Jean-Luc Martinez, the former Louvre Museum Director, was accused of turning a blind eye regarding the documentation of object provenance in the Louvre Abu Dhabi. 

Jean-Luc Martinez, the Louvre Museum’s director from 2013 to 2021 was questioned for three days over compliance with the shady acquisition, in 2016 of a group of objects which were obtained to join the collection of the Louvre Abu Dhabi. In particular, the acquisition of a pink granite stela depicting Pharaoh Tutankhamun, as part of the group, was considered a success story for the Louvre Abu Dhabi,  due to the object’s craftsmanship, its history and its very connection with the renowned “boy King”, whose tomb, discovered a century ago, is still considered a pivotal moment in the history of Egyptology. However, the stele’s dark track from Egypt to the Louvre Abu Dhabi might bring bad news for many experts involved in its selection and publication. These, apart from Martinez, include Head of the Louvre’s Egyptian antiquities department Vincent Rondot, and Egyptologist Olivier Perdu, both of which have been questioned but released. 

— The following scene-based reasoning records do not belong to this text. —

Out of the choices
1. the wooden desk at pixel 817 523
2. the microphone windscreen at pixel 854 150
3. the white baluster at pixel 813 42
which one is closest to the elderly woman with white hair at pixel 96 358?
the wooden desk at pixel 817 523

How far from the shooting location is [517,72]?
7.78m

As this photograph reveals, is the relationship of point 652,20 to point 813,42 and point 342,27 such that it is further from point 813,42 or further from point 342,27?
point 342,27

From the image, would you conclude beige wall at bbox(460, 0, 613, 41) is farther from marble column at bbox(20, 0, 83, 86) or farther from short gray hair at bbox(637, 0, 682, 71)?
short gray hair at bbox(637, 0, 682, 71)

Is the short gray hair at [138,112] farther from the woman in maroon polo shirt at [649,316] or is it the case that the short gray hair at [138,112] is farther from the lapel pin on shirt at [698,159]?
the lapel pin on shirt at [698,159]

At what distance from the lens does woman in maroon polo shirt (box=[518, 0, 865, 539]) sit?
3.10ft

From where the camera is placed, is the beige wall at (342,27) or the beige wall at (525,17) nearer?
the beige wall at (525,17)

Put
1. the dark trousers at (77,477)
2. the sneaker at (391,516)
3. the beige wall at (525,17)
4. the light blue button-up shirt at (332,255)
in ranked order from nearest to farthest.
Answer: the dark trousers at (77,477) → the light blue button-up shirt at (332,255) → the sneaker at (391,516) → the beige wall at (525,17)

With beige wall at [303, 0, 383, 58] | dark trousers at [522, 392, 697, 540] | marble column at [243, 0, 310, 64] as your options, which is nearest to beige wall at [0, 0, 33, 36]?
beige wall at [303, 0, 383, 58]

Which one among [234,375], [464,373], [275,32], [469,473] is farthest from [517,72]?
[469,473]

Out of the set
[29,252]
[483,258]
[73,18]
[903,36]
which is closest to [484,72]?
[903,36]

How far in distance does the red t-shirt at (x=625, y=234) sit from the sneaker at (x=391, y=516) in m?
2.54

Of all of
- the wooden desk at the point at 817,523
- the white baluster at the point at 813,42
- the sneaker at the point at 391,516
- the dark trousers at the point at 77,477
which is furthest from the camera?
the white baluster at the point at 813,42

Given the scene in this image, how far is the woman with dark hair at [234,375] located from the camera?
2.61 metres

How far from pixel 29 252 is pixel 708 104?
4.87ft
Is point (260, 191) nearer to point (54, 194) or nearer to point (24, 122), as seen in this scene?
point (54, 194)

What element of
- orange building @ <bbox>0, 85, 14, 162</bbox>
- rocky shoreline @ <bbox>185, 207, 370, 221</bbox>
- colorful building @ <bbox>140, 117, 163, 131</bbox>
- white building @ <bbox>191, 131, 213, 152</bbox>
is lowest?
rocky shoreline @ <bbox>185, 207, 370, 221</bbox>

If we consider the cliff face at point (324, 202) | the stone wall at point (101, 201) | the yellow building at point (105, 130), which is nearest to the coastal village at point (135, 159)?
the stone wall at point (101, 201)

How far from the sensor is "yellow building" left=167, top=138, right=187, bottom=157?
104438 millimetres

The story starts for Martinez in 2016 when the Louvre Abu Dhabi bought the stele of Tutankhamun and four other works of art. Acquisitions of the Louvre Abu Dhabi must have been approved by a joint commission co-chaired by the Louvre director. So, it should have been Martinez who approved the acquisition of the Tutankhamun stela and the other objects, following their sale from Hamburg-based Germano-Lebanese dealer Roben Dib. For the record, Dib had been operating with historic Cairo antiquity dealers Simonian Brothers, but from 2009 he also supplied the auctions of Bergé & Associates dealer Christophe Kunicki. 

Only a year later, in 2017, Kunicki, sold a gold gilded sarcophagus ascribed to Egyptian priest Nedjemankh to New York’s Metropolitan Museum of Art. Soon after, the sarcophagus’ provenance was questioned, with the investigation leading to documenting its illegal trafficking out of Egypt back in 2011, following the Arab Spring. Investigators also found that the sarcophagus had reached Kunicki through none else than Roben Dib, the Louvre Abu Dhabi dealer. In 2019, as the sarcophagus of Nedjemankh returned back to Egypt, Egyptologist Marc Gabolde was working on the publication of the Tutankamun stela which Dib had sold to the Louvre Abu Dhabi. According to the BBC, Gabolde’s queries over the provenance of the stele had remained unanswered by the Louvre.

Gabolde’s work was published in March 2020 by the Revue d’Égyptologie, the official journal of the French Egyptological Society, edited by Perdu. The same year, Christophe Kunicki was finally charged with criminal conspiracy, gang fraud, and laundering following his illegal sales to the MET. As his collaborator, Dib was approached, and alleged art trafficking but denied all accusations. At the same time, the headquarters of Agence France Muséums, the French agency for the Louvre Abu Dhabi, was raided by the French bureau against art trafficking (OCBC) seizing documents related to its activities, for investigation. 

Still, it took two years for the authorities to be able to detain Roben Dib, who was finally charged with gang fraud and money laundering in March 2022. According to Le Monde, “the investigators suspect Kunicki and Dib of having produced false documents and invented false origins in order to “launder” hundreds of archaeological objects looted in different countries in the Near and Middle East”. In his turn, according to the Guardian, Martinez could have turned a blind eye to fake certificates of origin for pieces bought through Dib.

Time and further investigations will show the depth of Martinez’s responsibility for the acquisition and the end of the story. For the time being, and following his three-day questioning, Martinez was released under judicial control and is in Athens, to participate in a congress of the French newspaper «Le Figaro».